I wish Mike Kirby well and his assessment of the North Korean regime is spot on - just a pity that there are countries around the world, notably China and Russia, who are willing to turn a blind eye to Kim Jong-un's excesses.

North Korea atrocities: Sometimes a polite letter can be a pistol shot

It has taken a retired Australian judge to show us how to deal with Kim Jong-un over the country's crimes against humanity




By Colin Freeman

How do you deal with someone you suspect of being one of the most evil leaders ever to have stalked the earth? Do you brand them a tyrant and then order in the tanks? Do you post them a pack of exploding cigars?

Or do you send them a polite letter, respectfully reminding them of their responsibilities as head of state, and pointing out that at some future date, they could be rendering themselves liable to prosecution?

That appears to have been the approach of Michael Kirby, the retired Australian judge who has just delivered a detailed report on the appalling human rights abuses committed in Kim Jong-un’s North Korea. It reveals how, during the 66 miserable years of the Democratic People’s Republic, hundreds of thousands of people have died as a result of “unspeakable atrocities” – a record that Mr Kirby compares to that of Nazi Germany.

Testimonies gathered from defectors included an account of a woman forced to drown her own babies, and of Gulag inmates deliberately starved to death.

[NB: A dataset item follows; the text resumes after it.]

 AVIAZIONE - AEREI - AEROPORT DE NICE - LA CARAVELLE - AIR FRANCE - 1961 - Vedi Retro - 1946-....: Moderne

Their fellow prisoners were then forced to burn their bodies and use the ashes as fertiliser.

Well aware of the practical difficulties of ever getting Kim Jong-un into any international criminal court, Mr Kirby did, none the less, decide to drop the Supreme Leader a line to set out his concerns.

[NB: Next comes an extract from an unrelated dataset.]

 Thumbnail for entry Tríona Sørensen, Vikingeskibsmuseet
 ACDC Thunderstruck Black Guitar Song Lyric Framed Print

The tone of his letter is pretty gentle, given that Kirby is accusing Kim of crimes against humanity. He starts off by reminding North Korea’s Supreme Leader that even if he isn’t committing them in person, anyone with that title may later find it hard to claim that they weren’t high in the chain of command. He then politely warns that a prosecution could “render accountable all those, including possibly yourself, who may be responsible for crimes against humanity”.

Given its slightly bureaucratic language, you might think that Mr Kirby was taking Kim to task over a minor violation of planning law, rather than the wholesale slaughter and torture of his own people.

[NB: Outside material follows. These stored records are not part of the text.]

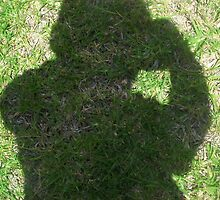 My shadow by Basjan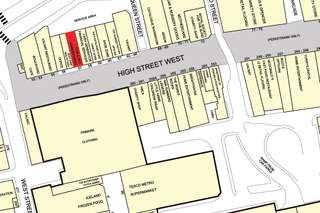 Goad Map for High St W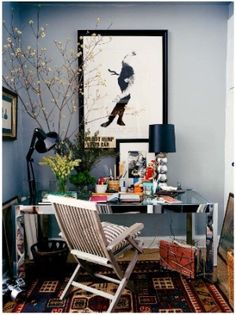 home office by elena #home #office #designs. Home office. Work space.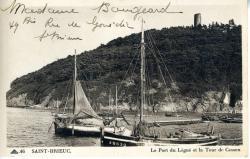 Le Port du Légué et la Tour de Cesson   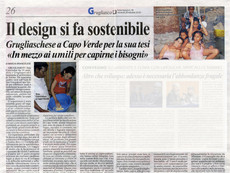 """In Cape Verde, """"Design becomes sustainable: among the humble to understand their needs"""""""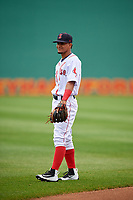 Salem Red Sox shortstop Santiago Espinal (5) warms up before the first game of a doubleheader against the Potomac Nationals on June 11, 2018 at Haley Toyota Field in Salem, Virginia.  Potomac defeated Salem 9-4.  (Mike Janes/Four Seam Images)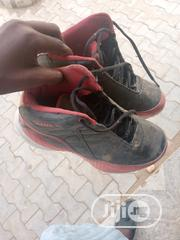 AND1 Shoe For Sale | Shoes for sale in Adamawa State, Girei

As such, his missive attracted a few sarcastic jokes yesterday, which pointed out that, as long as North Korea has nuclear weapons and Chinese support, a “strongly worded letter of complaint” was not going to change much.

But by the UN’s standards, this is pretty good stuff. Too often, the organisation’s envoys waste time on ill-disguised political attacks, as did Raquel Rolnik, the UN special rapporteur on housing, whose recent report calling for the suspension of Britain’s so-called bedroom tax was described as a “misleading Marxist diatribe” by the Government. At other times, they come across as simply hamstrung, avoiding direct criticism for fear of upsetting China or Russia.

But Mr Kirby has at least gone for a bit of Aussie plain speaking, and in the process reminded everyone that Kim’s disgusting gangster state – a “shock to the conscience of humanity” – should be a matter of concern to us all.

Too often, North Korea’s hereditary tyrants have been seen as just cartoon crackpots, people too mad to be taken seriously. Instead, we focus on Kim Jong-un’s mistresses and his dreadful haircut, on his dad’s fondness for fortune tellers and funding North Korean Godzilla-type films, rather than the cold-blooded killing they have both ordered.

This is, after all, a regime that keeps 120,000 political prisoners in its Gulags. This is the land where a man was thrown in jail for wiping up a spilt drink with an old newspaper featuring Kim Jong-il. This is a country where, during the famine of the Nineties, hundreds of thousands of families were starved to death to ensure that the army, police and trusted cadres could fill their stomachs. Those children who didn’t starve outright suffered serious malnutrition, creating entire generations of developmentally stunted people.

This is also the land of Jee Heon-a, a woman whose testimony to the UN panel could have come from Buchenwald or Auschwitz. Ms Jee told how, in one camp where she was held, a fellow female inmate who had been repatriated after escaping to neighbouring China was told that she could not keep her baby because there was a chance it had been conceived with a Chinese father. That would contravene North Korea’s strict racial purity laws, and so it was that she was ordered by a prison guard to drown the new-born child herself in a bucket of water.

Mr Kirby may not be able to stop North Korea’s atrocities. But he has done the world a favour in reminding us that when we talk about Kim Jong-un, the best comparisons are Hitler and Stalin, not someThunderbirds villain whose eccentricities belie the snuff movie he is starring in.